Evgeny Chubarov was born on 1 December 1934 in the village of Lower Bobino, Mechetlinskiy district of Bashkiria (USSR). Artist's passion for drawing and painting appeared in his childhood, under the influence of his father. In 1951, wishing to obtain a more stable and prestigious profession, Chubarov moved to Zlatoust and enrolled at Metal Engraving vocational school there. Within three years, the artist studied jewellery and design of decorative weapons. After graduating Chubarov spent five years serving in the Baltic fleet navy.

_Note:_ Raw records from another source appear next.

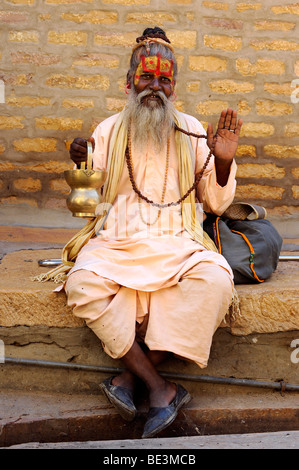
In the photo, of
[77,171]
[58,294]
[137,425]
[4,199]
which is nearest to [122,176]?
[77,171]

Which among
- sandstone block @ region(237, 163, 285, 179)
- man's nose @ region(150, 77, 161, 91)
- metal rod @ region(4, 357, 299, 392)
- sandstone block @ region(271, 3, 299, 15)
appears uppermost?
sandstone block @ region(271, 3, 299, 15)

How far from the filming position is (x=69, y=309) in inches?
115

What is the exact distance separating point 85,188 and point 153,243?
45 cm

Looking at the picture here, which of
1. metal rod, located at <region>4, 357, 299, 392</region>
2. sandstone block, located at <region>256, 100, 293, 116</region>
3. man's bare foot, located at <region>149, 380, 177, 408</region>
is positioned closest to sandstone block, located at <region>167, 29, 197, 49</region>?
sandstone block, located at <region>256, 100, 293, 116</region>

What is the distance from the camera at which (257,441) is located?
2367mm

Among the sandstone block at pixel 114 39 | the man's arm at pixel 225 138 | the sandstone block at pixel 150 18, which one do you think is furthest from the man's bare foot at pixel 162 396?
the sandstone block at pixel 150 18

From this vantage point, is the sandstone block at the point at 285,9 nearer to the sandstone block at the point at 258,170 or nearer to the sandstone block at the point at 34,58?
the sandstone block at the point at 258,170

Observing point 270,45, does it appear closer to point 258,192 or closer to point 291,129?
point 291,129

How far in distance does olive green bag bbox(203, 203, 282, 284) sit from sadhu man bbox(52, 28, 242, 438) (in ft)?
0.30

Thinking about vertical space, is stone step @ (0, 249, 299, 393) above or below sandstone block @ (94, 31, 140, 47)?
below

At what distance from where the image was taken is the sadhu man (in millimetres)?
2607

In 1959, Evgeny Chubarov went to Saratov, and then to Zagorsk (now — Sergiev Posad), where he worked in the restoration workshop of sculptor Dmitry Tsaplin. In 1963 artist's paintings the „March" and the „Factory Landscape" appeared at the exhibition of young artists in Moscow.
In 1970-80's Chubarov worked on a series of powerful multi-figure ink compositions on paper. On a compositional level they inherit Christ Carrying the Cross by Bosch (1515–1516), the expressionism of Boris Grigoriev in his Faces of Russia (1920–30s) and Pavel Filonov's analytical experiments.
In 1986 Chubarov was admitted to the Union of Artists of the USSR (Artist's Union of USSR). The Soviet part of Chubarov's biography is not rich in external events and does not indicate that the artist tried to gain a foothold within the Underground movement: his name does not appear in the lists of artists trying to exhibit independently.